→ **Document**:
----
Helium V is an open-source ERP suite. It has been developed by Helium V IT-Solutions GmbH in Austria starting in 2005. The industry of initial focus has been electronic manufacturing. The targeted customers are small and medium-sized companies (SMEs). In this SME context, the evaluation of KPIs is of great importance, so this is very high on the developer's agenda.

The software is available as open-source since October 2010. It is an integral part of the Lisog open-source stack initiative.

Features

Helium V covers the whole process cycle of a company, providing modules for:

 Quotation
 Purchase
 Production planning
 Procurement
 Capacity planning
 Merchandise management (ERP)
 Item master
 Time tracking
 Production
 Delivery
 Post calculation
 Accounting
 Payment management

In practice, the ERP shows a high degree of flexibility and customization opportunities, allowing solutions to be tailored to fit the needs of each company.

Industries

As a result of constant development the ERP-suite has managed to cover all major industries:

 Electrical
 Electronics
 Metal processing
 Mechanical engineering
 Plastics technology
 Food
 Advertising agencies
 Services

Architecture

The system is based on a J2EE architecture. Therefore, it is written in Java, using JBoss as applications server and Postgres as default database. MS-SQL or Oracle are supported on special request. The GUI is written with the Java SWING toolkit. As a result, Helium V runs on any platform which supports Java (Linux, Mac OS X, Windows).

A key feature of the suite is its customizability: For example, the administrator can define the screens, tabs or elements visible for users. The time tracking functionality can already be accessed via an API; more APIs are planned and in development.

Helium V provides multilingual support through Unicode. Languages available as of today are German (Germany/Austria/Switzerland) and English.
----
→ **Record list**:

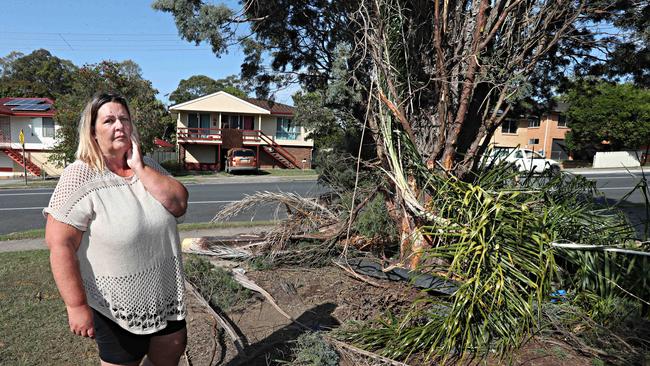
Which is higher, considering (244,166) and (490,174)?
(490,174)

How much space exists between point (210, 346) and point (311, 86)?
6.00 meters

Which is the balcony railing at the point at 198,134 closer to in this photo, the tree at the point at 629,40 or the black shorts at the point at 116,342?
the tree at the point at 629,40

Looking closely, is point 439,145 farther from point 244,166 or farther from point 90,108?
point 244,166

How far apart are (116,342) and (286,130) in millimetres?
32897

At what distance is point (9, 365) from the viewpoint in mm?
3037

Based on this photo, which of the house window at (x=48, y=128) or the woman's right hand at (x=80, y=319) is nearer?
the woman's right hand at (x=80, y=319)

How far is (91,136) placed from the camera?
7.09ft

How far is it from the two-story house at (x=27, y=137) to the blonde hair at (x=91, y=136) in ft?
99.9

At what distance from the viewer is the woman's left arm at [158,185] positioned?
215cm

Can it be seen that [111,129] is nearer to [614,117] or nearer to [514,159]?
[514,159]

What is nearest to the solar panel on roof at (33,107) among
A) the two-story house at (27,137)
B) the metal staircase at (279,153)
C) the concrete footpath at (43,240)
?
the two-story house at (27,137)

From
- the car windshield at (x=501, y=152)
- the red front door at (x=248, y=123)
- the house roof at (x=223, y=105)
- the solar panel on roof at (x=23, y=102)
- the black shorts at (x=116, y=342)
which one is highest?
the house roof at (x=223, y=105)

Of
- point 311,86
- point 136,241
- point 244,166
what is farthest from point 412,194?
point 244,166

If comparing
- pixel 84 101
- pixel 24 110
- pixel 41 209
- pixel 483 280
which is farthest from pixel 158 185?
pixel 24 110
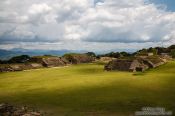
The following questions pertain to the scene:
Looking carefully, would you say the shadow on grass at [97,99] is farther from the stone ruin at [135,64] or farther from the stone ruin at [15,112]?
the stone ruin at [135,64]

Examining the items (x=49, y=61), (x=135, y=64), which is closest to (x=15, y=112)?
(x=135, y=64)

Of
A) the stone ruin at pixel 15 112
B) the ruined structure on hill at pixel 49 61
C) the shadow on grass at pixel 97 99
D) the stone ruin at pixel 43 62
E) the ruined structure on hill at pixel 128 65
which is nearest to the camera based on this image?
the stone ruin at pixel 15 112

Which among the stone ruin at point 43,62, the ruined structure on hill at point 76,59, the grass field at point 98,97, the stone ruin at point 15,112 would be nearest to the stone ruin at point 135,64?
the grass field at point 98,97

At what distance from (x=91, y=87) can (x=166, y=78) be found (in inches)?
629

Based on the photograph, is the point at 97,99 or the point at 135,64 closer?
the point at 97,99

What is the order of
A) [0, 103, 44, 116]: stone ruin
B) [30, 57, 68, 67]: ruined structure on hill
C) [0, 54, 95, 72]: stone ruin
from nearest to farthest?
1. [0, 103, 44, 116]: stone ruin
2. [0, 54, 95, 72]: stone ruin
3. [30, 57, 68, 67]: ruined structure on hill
----
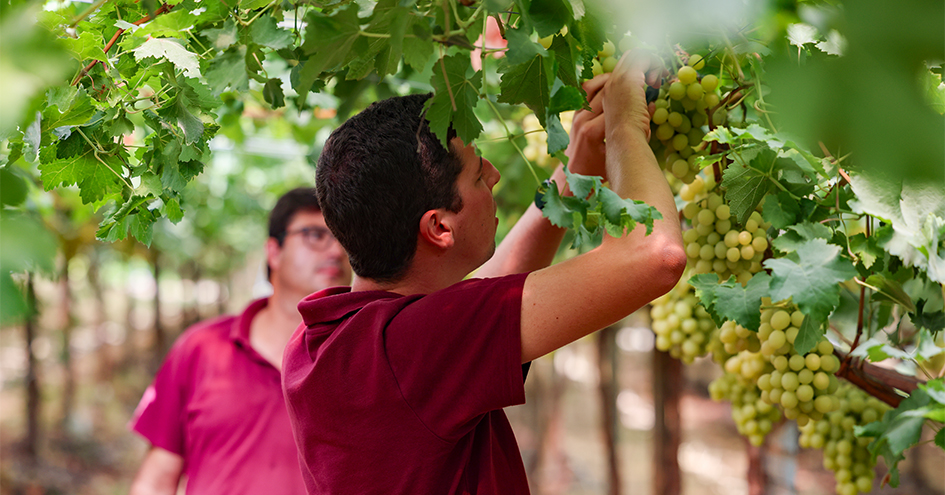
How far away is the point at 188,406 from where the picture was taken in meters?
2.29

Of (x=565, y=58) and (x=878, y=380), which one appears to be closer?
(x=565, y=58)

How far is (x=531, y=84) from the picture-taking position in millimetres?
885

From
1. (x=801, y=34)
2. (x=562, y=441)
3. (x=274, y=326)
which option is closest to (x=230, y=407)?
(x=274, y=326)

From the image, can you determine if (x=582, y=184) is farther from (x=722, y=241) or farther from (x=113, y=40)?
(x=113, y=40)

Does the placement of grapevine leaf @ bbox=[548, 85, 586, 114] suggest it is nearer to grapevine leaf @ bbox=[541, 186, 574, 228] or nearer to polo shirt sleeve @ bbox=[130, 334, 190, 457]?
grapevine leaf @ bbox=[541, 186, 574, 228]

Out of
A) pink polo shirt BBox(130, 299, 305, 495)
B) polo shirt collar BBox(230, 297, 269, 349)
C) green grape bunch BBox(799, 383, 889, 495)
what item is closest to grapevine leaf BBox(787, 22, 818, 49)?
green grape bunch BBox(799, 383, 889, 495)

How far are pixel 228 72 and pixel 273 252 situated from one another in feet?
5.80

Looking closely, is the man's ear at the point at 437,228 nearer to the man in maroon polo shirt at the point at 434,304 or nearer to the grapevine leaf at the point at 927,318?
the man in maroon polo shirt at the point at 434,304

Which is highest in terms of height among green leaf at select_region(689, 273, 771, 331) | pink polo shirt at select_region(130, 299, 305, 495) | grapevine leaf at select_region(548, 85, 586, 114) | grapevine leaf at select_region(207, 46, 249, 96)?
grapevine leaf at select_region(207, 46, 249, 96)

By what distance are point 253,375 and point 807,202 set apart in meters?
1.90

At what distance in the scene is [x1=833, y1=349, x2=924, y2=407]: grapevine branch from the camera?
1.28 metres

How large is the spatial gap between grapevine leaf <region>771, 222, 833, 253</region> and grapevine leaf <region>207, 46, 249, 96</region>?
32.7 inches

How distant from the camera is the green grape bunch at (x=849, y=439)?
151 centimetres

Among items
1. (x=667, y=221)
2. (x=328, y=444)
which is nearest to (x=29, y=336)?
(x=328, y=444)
----
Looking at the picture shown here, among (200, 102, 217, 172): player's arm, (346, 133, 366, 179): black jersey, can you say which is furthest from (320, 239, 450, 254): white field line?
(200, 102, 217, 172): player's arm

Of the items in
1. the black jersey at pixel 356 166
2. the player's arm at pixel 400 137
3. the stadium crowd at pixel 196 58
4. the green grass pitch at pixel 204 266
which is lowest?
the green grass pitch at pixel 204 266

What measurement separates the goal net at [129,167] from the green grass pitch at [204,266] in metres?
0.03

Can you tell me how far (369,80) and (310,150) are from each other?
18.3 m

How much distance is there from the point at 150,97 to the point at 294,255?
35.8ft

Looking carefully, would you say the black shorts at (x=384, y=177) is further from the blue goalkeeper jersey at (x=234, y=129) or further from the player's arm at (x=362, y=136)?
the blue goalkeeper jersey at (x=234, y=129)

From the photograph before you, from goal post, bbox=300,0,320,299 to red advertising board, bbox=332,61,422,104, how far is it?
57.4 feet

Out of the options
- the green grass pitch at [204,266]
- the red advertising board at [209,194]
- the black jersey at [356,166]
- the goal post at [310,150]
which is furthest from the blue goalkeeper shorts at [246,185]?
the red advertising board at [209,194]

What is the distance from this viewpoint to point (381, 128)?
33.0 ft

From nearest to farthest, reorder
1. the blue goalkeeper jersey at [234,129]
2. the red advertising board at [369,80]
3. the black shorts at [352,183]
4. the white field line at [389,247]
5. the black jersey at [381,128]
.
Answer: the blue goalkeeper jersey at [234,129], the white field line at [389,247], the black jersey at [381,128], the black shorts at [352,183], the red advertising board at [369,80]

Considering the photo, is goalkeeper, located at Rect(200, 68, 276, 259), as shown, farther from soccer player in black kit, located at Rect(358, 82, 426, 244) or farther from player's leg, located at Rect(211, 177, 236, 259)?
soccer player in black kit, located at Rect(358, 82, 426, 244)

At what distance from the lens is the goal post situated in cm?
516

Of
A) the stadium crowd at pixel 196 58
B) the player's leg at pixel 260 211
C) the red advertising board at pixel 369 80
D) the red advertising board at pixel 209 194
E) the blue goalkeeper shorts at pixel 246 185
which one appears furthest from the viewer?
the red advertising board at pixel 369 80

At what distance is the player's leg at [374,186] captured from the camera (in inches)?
----
→ **Task to complete**: Pick up the text on the Helium V ERP suite after its last sentence and write the next part. The records have no connection to the text about Helium V.

→ **Response**:
Business model

The business model of Helium V is based on the dual licensing model. The open-source edition comes with no warranty or professional support; such services are provided by Helium V IT Systems GmbH (Austria) for the enterprise edition. The developer does, however, provide an open platform to nurture open source engagement.
Hence, community contributions are accepted and appreciated. The contributor has to sign a contribution agreement or provide the source code under a liberal open source license like the MIT license.

Integration
The Helium V development team is interested in a seamless integration with other (open source) components. The first
official integration partner is agorum with the DMS system agorum core.

Co-operations

The developers of Helium V are working closely together with academic institutions in order to improve the quality of the software.

The following universities are supporting the further development of Helium V at the moment:
 Technische Universität Darmstadt, Germany
 University of Applied Sciences Kufstein, Austria

See also

 Agorum Core
 Lisog

References

External links
 Helium V Company Profile on LinkedIn (German)
 Helium V Company Profile on Xing (German)
 Official site for the Business Edition
 Community site for the Open Source Edition (German)
 Community site for the Open Source Edition (English)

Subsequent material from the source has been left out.